Sure, he’d probably try to whitewash over her past at first, being the true gentleman he was, but regret would show with each new day.

Murphy tagged behind with a load of plates. “Let’s go to Jefferson right now. Within two hours you can be my wife.”

How tempting to muzzle each rational thought and just accept. Perhaps through enough trying and hard work he’d never realize he’d gotten a jaded lady instead of the noble wife he sought.

Respect and caring came near enough to love. Didn’t it?

Close perusal revealed nothing displeasing. Never mind that everything was worn a bit too perfectly and to crisp precision. Murphy’s nicely trimmed hair brushed his collar in rich, sandy waves, each strand neatly in place. The bow tie and starched white shirt added a distinguished air. A gleam came from below.

Her reflection glimmered in the high gloss of his shoes.

…the face she couldn’t bear to see in the mirror.

Laurel jerked away, setting the dishes in the washtub. “We’ve discussed this. We can’t rush—”

His mouth smothered her objections. The earnest kiss caused no disruption in her heart’s steady rhythm. She wiggled away, trying not to notice hurt in his soulful gaze. Plain ordinary wouldn’t satisfy her and to be fair, it wouldn’t him either.

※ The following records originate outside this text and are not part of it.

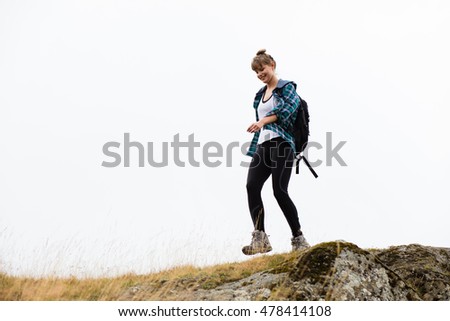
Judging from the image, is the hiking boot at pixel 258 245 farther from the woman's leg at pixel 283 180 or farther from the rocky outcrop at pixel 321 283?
the rocky outcrop at pixel 321 283

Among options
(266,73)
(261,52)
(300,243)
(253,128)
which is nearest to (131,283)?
(300,243)

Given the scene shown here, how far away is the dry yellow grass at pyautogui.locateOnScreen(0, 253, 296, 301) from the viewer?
6.08 meters

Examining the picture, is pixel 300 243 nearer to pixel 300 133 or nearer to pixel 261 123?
pixel 300 133

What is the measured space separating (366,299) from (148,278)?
9.42 feet

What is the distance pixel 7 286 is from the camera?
6816mm

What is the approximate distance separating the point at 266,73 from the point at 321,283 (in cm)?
315

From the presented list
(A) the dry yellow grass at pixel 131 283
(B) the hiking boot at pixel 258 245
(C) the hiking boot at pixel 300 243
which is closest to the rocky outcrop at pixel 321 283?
(A) the dry yellow grass at pixel 131 283

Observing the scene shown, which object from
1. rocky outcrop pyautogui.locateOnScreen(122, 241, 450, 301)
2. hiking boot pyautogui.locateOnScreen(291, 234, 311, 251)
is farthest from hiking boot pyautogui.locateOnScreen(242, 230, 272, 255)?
rocky outcrop pyautogui.locateOnScreen(122, 241, 450, 301)

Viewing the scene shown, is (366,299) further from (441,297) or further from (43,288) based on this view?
(43,288)

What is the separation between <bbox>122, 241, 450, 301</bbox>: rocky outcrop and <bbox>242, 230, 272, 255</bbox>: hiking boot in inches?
41.5

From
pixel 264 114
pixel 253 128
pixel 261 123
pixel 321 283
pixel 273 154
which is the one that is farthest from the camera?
pixel 264 114

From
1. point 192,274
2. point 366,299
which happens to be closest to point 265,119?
point 192,274

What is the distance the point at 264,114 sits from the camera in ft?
24.1
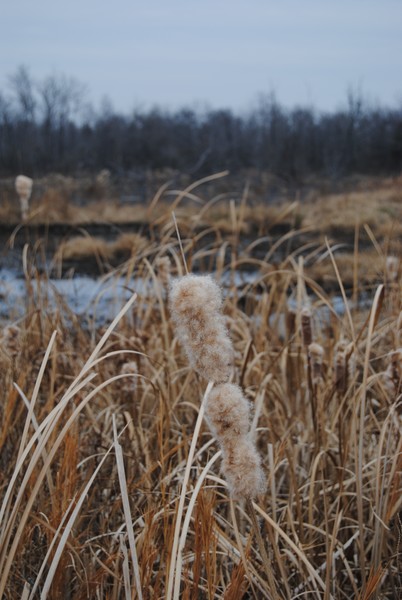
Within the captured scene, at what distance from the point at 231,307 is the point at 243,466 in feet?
6.17

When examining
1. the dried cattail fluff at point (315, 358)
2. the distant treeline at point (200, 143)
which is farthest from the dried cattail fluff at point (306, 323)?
the distant treeline at point (200, 143)

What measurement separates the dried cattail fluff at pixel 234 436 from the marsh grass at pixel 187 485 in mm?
61

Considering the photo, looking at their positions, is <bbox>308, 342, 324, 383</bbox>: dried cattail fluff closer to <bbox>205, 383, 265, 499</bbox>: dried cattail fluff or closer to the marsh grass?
the marsh grass

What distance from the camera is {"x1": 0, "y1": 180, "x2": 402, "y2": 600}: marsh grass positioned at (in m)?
0.91

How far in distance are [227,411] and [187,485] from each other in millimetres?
513

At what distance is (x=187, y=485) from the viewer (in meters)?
1.16

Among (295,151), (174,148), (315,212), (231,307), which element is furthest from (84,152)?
(231,307)

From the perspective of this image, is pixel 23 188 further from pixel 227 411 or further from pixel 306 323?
pixel 227 411

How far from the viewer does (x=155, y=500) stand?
132 centimetres

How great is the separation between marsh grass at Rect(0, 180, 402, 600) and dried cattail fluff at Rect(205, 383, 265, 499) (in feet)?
0.20

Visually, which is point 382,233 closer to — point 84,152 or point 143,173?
point 143,173

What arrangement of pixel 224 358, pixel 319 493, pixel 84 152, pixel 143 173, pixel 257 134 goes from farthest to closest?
pixel 257 134, pixel 84 152, pixel 143 173, pixel 319 493, pixel 224 358

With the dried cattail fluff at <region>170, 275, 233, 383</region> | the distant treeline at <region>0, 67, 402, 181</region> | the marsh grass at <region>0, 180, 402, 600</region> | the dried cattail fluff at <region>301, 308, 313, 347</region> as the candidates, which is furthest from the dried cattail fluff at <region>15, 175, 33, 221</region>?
the distant treeline at <region>0, 67, 402, 181</region>

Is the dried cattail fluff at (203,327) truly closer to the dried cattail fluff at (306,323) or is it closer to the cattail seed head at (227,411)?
the cattail seed head at (227,411)
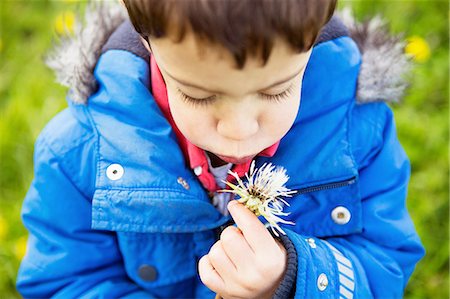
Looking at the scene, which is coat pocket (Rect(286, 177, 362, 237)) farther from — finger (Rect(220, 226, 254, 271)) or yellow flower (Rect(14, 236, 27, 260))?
yellow flower (Rect(14, 236, 27, 260))

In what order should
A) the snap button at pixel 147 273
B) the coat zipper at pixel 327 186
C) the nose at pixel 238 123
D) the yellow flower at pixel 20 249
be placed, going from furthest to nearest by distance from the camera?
the yellow flower at pixel 20 249
the snap button at pixel 147 273
the coat zipper at pixel 327 186
the nose at pixel 238 123

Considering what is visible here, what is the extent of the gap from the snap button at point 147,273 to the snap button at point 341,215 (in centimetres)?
40

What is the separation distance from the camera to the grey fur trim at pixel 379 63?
1.37 meters

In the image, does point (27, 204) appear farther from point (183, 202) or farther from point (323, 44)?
point (323, 44)

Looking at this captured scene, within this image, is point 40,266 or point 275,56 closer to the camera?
point 275,56

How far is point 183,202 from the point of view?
1.29m

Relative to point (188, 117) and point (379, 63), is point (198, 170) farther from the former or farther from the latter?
point (379, 63)

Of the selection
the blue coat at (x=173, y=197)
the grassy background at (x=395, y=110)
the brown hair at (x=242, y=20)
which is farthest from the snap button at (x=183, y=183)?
the grassy background at (x=395, y=110)

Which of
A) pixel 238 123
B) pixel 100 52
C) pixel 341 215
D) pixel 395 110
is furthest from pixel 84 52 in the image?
pixel 395 110

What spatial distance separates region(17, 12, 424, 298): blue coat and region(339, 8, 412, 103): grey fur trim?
1.2 inches

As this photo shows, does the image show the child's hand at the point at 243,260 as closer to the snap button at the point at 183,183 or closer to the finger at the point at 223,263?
the finger at the point at 223,263

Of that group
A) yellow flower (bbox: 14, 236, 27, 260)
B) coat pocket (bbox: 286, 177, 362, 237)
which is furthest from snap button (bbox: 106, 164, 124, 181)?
yellow flower (bbox: 14, 236, 27, 260)

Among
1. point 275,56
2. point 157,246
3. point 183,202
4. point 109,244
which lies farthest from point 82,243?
point 275,56

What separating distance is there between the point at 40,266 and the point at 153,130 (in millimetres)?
412
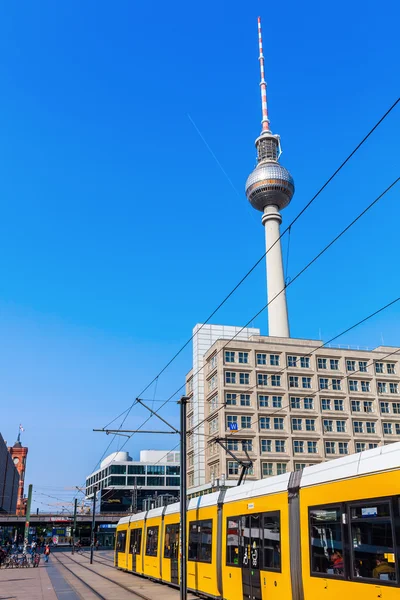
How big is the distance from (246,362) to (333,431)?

“I hope that settles any questions you have regarding my true feelings. You’re the lady that I’m going to build my future with.”

“I believe you care for me. That’s not at issue.”

“Goes a hell of a lot deeper than that.”

For now. Rueful whispers would dodge her attempts to bottle them.

“What’s wrong with wanting everything fitting and proper?”

“Enough fuss and bother. Seems an odd reason for concern.”

Before a reply came to mind, Ollie ambled in from the alleyway door, blocking a furry blob with a quick foot. “Durn cats. They break their fool necks to get inside. At least something likes the taste of your cooking, Laurel girl.”

The woman slapped her sides, enjoying the joke. Except for a slight pallor that remained, a body would have mistaken her for the picture of health.

Murphy covered his awkward position. “Afternoon, Ollie.”

“You’re just the one to put the bloom back in our girl’s cheeks. Reckon you heard about the ruckus?”

“Yeah, didn’t get the particulars though.”

“Started right here over a man’s lunch. Laurel got caught smack dab in the middle of the whole shootin’ match.”

“Sheriff mentioned the stranger stood up for her.”

“Dadgum truth of it. And he did a fine job.”

“Horsefeathers.” Laurel had to damper the steam before the train jumped the track. “You both know by now I’m fully capable of taking care of myself. Misplaced heroics caused two grown men to put pride over common horse sense.”

Ollie turned a deaf ear and squinted at Murphy. “Do you know that fellow, Shenandoah?”

“Might say so. Puzzles me why he’s come though.”

Laurel choked and collapsed into a chair.

“You do? Who… How?” Ollie’s words echoed her own.

Murphy pulled out a pocket watch and flipped the lid. The gold chain’s jiggling motion matched her thoughts. “Certain matters demand my attention at the moment, I’m afraid. Our discussion isn’t over. I’ll be back soon so be thinking about what I said.”